Not more pasquale stuff, lol. I did his anabolic diet without great success, since then I've been abit iffy regarding him.

Body composition is important to me while cutting, but to be honest it goes out the window abit while I bulk, mass and strength been of upmost importance to me.

Cheers for info though


----------



## Deads (Feb 4, 2011)

Once again cheers bayman for all your useful info. I'll have a read of that link later.

So you don't have a whey shake pwo while cutting either? I always have one then my ppwo meal 45 mins later.


----------



## bayman (Feb 27, 2010)

Deads said:


> Once again cheers bayman for all your useful info. I'll have a read of that link later.
> 
> So you don't have a whey shake pwo while cutting either? I always have one then my ppwo meal 45 mins later.


Well in most cases I've eaten a whole meal pre WO, so that's still digesting and releasing nutrients. I may have a small serving of whey to sip on during workout, or BCAA. I then just get home and have my next scheduled meal. Not noticed any difference this way, or loss of muscle.


----------



## Deads (Feb 4, 2011)

» STORED DATA
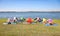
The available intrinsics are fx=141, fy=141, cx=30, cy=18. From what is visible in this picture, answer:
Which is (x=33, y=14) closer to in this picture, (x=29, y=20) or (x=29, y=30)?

» TASK PROMPT
Continue the forum thread about whey shakes and cutting from where it stops.

» ANSWER BELOW
bayman said:


> Well in most cases I've eaten a whole meal pre WO, so that's still digesting and releasing nutrients. I may have a small serving of whey to sip on during workout, or BCAA. I then just get home and have my next scheduled meal. Not noticed any difference this way, or loss of muscle.


I have a whole meal pre aswel. Wouldn't whey pwo still be ideal to keep you anabolic as its fast absorbing when you need it most?

Or do you only do this when cutting?


----------



## bayman (Feb 27, 2010)

Deads said:


> I have a whole meal pre aswel. Wouldn't whey pwo still be ideal to keep you anabolic as its fast absorbing when you need it most?
> 
> Or do you only do this when cutting?


Contrary to popular belief, Whey isn't that fast absorbing tbh (not that I think speed of absobrtion means a whole lot in the context of a full day's eating).

Whey peaks amino levels about 60mins after ingestion, and is absorbed at around 10g per hour. So 30g of whey takes at least 3hrs to digest, faster than wholefoods for sure, but still not that fast eh? (or as fast as supplement companies like to make out).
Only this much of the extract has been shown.